Exercise text ->
-- Opening Marker --
Gustave Le Bon

[1]

Gustave Le Bon, 1841–1931

1,758 words

Translated by Matthew Peters

Translations: German [2], Portuguese [3]

Editor’s Note:

We are publishing this translation in commemoration of Gustave Le Bon’s birth, on May 7, 1841.

Gustave Le Bon
Psychologie des foules [The Crowd]
Paris: PUF, 1971

“The crowd is always intellectually inferior to the isolated individual, but from the point of view of feelings and of the acts these feelings provoke, the crowd may, according to circumstances, be better or worse than the individual. Everything depends on the nature of the suggestion to which the crowd is exposed.”

This diagnosis was made by a man of imposing stature and an ironic and severe appearance, a slightly haughty face, an immense forehead, piercing eyes, and an old-fashioned beard evoking the gods of the Renaissance. He was named Gustave Le Bon. He was born in 1841 at Nogent-le-Rotrou.

Descended from a family of soldiers and magistrates, of Bourguignon and Breton ancestry, Gustave Le Bon was a friend of Théodule Ribot (Les maladies de la personnalité [Diseases of Personality]) and Henri Poincaré (La science et l’hypothèse [Science and Hypothesis]). His body of work, which is one of the most important in the last two centuries, is dominated by two titles: Psychologie des foules (The Crowd, 1895) and L’évolution de la matière (The Evolution of Matter,1905).

An indefatigable traveler, it was his accounts of his first expeditions (to North Africa, India, and Nepal) that first attracted attention to him. “The point that has remained most clearly fixed in my mind,” he wrote in Les lois psychologiques de l’évolution des peuples (Félix Alcan, 1894), “is that each people possesses a mental constitution as fixed as its anatomical characteristics, a constitution which is the source of its sentiments, thoughts, institutions, beliefs, and arts.”
-- Closing Marker --
Task instructions -> Write out everything in the Gustave Le Bon text from "Translations: German [2], Portuguese" down to "1841 at Nogent-le-Rotrou.", switching "piercing eyes" to "sharp eyes".

Dataset records
-- Opening Marker --
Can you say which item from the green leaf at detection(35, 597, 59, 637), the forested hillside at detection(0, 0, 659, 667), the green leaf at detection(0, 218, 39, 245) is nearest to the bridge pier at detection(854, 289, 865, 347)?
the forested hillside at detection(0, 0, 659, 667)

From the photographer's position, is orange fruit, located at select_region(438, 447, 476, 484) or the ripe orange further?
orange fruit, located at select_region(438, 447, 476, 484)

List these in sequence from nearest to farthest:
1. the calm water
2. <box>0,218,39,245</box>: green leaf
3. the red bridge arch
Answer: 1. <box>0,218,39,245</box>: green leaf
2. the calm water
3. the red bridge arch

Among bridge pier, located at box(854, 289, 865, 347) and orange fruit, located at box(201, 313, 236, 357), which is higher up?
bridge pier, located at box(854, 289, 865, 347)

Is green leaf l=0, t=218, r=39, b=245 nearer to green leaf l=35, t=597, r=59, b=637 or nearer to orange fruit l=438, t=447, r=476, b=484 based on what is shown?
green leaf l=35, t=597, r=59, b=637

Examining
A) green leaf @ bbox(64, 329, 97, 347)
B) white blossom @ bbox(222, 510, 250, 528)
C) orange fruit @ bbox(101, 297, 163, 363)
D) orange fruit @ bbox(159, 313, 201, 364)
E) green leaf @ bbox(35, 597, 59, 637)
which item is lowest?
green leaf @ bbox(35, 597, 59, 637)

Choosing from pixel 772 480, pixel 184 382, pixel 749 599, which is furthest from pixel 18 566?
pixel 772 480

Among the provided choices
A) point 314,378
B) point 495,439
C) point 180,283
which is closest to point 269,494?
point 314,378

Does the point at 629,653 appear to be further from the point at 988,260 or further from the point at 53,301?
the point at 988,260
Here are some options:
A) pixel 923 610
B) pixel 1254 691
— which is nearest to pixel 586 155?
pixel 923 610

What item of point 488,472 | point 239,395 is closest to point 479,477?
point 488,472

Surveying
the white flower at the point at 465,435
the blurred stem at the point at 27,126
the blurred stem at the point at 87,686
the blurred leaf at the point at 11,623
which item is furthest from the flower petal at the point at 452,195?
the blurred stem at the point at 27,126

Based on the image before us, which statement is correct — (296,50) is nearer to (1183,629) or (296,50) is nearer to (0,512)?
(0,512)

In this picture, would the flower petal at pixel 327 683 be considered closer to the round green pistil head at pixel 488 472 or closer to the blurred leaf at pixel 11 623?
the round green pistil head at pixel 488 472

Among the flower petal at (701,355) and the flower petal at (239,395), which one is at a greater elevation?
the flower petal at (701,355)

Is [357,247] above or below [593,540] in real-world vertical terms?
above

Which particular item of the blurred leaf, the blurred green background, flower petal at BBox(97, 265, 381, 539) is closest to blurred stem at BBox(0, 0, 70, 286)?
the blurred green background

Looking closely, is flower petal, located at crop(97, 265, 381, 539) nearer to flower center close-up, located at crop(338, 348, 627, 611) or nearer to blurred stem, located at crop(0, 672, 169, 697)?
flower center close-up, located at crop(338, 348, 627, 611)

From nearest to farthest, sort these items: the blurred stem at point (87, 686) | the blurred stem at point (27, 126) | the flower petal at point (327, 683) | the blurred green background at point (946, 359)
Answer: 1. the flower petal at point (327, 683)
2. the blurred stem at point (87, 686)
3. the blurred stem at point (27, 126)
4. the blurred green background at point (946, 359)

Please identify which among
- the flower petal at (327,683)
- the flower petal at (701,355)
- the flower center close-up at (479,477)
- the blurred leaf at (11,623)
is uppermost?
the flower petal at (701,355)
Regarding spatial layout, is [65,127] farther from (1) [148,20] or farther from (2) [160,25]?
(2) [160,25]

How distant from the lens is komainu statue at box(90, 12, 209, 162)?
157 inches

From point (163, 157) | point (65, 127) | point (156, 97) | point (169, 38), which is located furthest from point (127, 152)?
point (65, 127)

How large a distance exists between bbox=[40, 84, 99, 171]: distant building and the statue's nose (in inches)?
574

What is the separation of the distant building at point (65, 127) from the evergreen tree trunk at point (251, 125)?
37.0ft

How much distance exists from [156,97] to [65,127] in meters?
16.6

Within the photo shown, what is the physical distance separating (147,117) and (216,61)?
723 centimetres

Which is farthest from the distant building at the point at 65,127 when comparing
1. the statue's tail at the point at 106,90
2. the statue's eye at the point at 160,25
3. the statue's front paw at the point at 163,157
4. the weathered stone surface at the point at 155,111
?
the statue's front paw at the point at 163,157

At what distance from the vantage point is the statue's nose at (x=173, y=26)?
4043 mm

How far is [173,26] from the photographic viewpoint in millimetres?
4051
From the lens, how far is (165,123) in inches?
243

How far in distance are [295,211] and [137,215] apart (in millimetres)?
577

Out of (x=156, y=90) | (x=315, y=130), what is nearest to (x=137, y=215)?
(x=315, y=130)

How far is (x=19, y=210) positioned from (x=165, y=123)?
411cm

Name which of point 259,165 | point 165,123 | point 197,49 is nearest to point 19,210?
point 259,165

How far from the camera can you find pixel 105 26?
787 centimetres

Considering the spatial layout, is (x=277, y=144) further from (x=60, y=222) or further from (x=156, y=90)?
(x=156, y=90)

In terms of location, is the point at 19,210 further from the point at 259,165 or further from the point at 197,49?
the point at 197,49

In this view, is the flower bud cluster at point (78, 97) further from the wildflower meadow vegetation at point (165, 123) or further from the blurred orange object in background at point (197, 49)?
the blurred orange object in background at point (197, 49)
-- Closing Marker --
Response to this task ->
Translations: German [2], Portuguese [3]

Editor’s Note:

We are publishing this translation in commemoration of Gustave Le Bon’s birth, on May 7, 1841.

Gustave Le Bon
Psychologie des foules [The Crowd]
Paris: PUF, 1971

“The crowd is always intellectually inferior to the isolated individual, but from the point of view of feelings and of the acts these feelings provoke, the crowd may, according to circumstances, be better or worse than the individual. Everything depends on the nature of the suggestion to which the crowd is exposed.”

This diagnosis was made by a man of imposing stature and an ironic and severe appearance, a slightly haughty face, an immense forehead, sharp eyes, and an old-fashioned beard evoking the gods of the Renaissance. He was named Gustave Le Bon. He was born in 1841 at Nogent-le-Rotrou.